From the Spirit’s work in the mind, we mortify the flesh. Paul explains, “For this is the will of God, your sanctification: that you abstain from sexual immorality; that each one of you know how to control his own body in holiness and honor, not in the passion of lust like the Gentiles who do not know God” (1 Thess 4:3–5). Elsewhere, he says, “Put to death therefore what is earthly in you: sexual immorality, impurity, passion, evil desire, and covetousness, which is idolatry” (Col 3:5).
Notice that controlling the body and killing what is earthly pictures our sanctification. That is, our mortal bodies or flesh carry within them various desires and passions. We must use our sanctified mind to control or reign in our bodily urges in order to grow in our sanctification.

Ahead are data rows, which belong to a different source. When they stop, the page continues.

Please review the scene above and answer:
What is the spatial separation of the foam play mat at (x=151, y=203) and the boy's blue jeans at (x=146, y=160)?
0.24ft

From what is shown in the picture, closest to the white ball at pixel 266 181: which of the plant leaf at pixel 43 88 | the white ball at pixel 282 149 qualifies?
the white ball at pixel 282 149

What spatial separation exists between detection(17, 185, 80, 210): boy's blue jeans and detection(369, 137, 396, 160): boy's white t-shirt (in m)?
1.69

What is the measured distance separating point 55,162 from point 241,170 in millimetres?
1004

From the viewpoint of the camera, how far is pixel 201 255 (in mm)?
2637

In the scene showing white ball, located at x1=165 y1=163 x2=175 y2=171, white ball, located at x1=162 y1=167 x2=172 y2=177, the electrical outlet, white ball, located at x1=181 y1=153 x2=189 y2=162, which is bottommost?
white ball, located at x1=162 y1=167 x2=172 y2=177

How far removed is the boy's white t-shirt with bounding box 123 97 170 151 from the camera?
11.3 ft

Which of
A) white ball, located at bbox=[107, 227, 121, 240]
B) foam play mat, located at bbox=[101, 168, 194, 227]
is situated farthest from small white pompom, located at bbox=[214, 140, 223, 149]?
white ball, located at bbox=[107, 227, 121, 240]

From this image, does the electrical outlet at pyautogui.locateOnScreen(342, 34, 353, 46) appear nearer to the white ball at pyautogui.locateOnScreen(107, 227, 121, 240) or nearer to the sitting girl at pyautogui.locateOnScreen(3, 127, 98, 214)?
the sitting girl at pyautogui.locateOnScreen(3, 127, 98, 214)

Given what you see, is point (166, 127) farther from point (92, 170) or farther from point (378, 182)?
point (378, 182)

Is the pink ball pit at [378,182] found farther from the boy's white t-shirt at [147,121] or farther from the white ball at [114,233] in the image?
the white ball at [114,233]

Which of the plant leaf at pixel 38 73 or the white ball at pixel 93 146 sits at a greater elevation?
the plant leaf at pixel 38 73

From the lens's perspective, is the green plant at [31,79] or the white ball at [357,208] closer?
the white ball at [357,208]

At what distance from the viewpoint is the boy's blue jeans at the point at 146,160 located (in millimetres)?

Peter perhaps provides the clearest call to war, using the weapon of the mind against the passions. He tells Christans to “gird up the loins of your mind’ (1 Pet 1:13). Why? So that they would not act as disobedient children by being conformed to their former “ignorance of your desires (epithumiais).” Here, ignorances means a sort of mindlessness under the control of the desires of our flesh.
Such a life under control of the desires lacks a “girded mind” that can subdue that lies in the flesh. In this sense, Paul can say, “But I discipline my body and keep it under control, lest after preaching to others I myself should be disqualified” (1 Cor 9:27).
Practice
Having described in brief the human person and its relationship to the flesh and its desires and passions, we need to ask how this makes a difference. And it does make a difference.
First, it shows that sin lies in our flesh, specifically in the prompts of passion or the locus of desires. While both passion and desire can be neutral or even good, when we encounter the choice between good and evil (our tree of good and evil), our passions elicit desires for evil. Hence, now we can understand concretely how most personal sin happens.
Second, now we can understand how to make war with sin. It begins in the mind. The Spirit informs us of what is good and right. Hence, when we encounter our tree moment, we will have passions and desires flare up. But God has taught us the way of righteousness. So we know what is right. We can dissuade our flesh from sin through our mind.
Third, we will still sin. That is because we have yet to discipline our bodies to create habits of righteousness. In Paul’s language, if we live in the Spirit, we must walk in the Spirit (Gal 5:25). Walking implies repetition as well as following a way of life. That means practicing the fruit of the Spirit (Gal 5:22). Goodness does not come by fiat, but rather by the gradual habit of righteousness on the basis of the Spirit’s indwelling in our hearts.
Fourth, we are irreducibly composed of body and soul. Hence, when our body suffers through pain, bad diet, lack of sleep, we endanger ourselves. We give the passions and desires footholds in which they can overcome our will power and mind. Hence, we must balance our body with our soul in order to combat sin. Self-disciple, discipling the body in Paul’s words, indeed does work.
A sort of mystical internalism cannot adequately battle the flesh. The Spirit does work in us by recreating us. But that inward change affects our outward person. They are correlated, albeit the inner-person or that principle of the mind holds the reins of the passions and desires. Or it should. But human bodies work through habit and practice, and so we need both to decide to use our minds to order our days and months and then act on it.
If so, we can have victory over our flesh. As Paul says, “But I say, walk by the Spirit, and you will not gratify the desires of the flesh” (Gal 5:16).
*Some Bible translations translate “flesh” by “sinful nature.” I am talking about the concept of flesh here and disagree with that translational decision.